* _Page excerpt_:
- - - -
December 17, 2014

Music and Meditation

Today, I'm going to share one of the methods I have developed for working music into my meditation practice. Music isn’t required for meditation of course and I don't always use it (how repetitive that would be!) but I tend to incorporate music into most things I do at least in some small way.
Meditation is about calming the mind. Some people do this by “emptying” their minds of all thoughts, sometimes by counting breaths. Others do it by focusing on a single simple thought or image. For the record, I prefer using simple pretty images but feeling them rather than seeing them. I tend to get bored when thinking of “nothing,” and counting breaths is too much like work (all that counting explains why musicians get kind of focused and spacey at the same time while playing) for me to really settle into it.
- - - -
* _Source data_:
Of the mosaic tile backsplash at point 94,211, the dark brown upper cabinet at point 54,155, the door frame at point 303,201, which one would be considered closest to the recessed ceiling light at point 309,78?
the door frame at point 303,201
- - - -
* _Do this_:
Continue the post on music and meditation, picking up right after its final sentence.

* _Answer to the problem_:
Music can be added to either the mind-emptying or the focusing approach to meditation. The idea is to allow the music to fill your mind and let the flow of notes become your thoughts. I’m not talking about imagining a story to fit the music (although that is a useful trick too) but experiencing the music on its own terms. Now there are several books out there that try to pin down exactly what impact different types of music have on people. They often go so far as to say you should listen to music in certain keys for certain issues (completely ignoring the fact that most Classical pieces modulate quite a bit and some are almost never in the key that is listed in their name). The trouble with this approach is that no two people respond exactly alike to the same music. A piece I think is happy may sound aggressive to someone else. A piece can be thoughtful and calming or sad and depressing depending on who listens to it. What this means is you will have to test out these pieces for yourself. Keep in mind that different instruments and performers can change a piece wildly. I typically prefer music with overlapping lines and repeating arpeggios that aren’t too fast but some single line or fast pieces work wonderfully. The key is that the music is enthralling in some fashion.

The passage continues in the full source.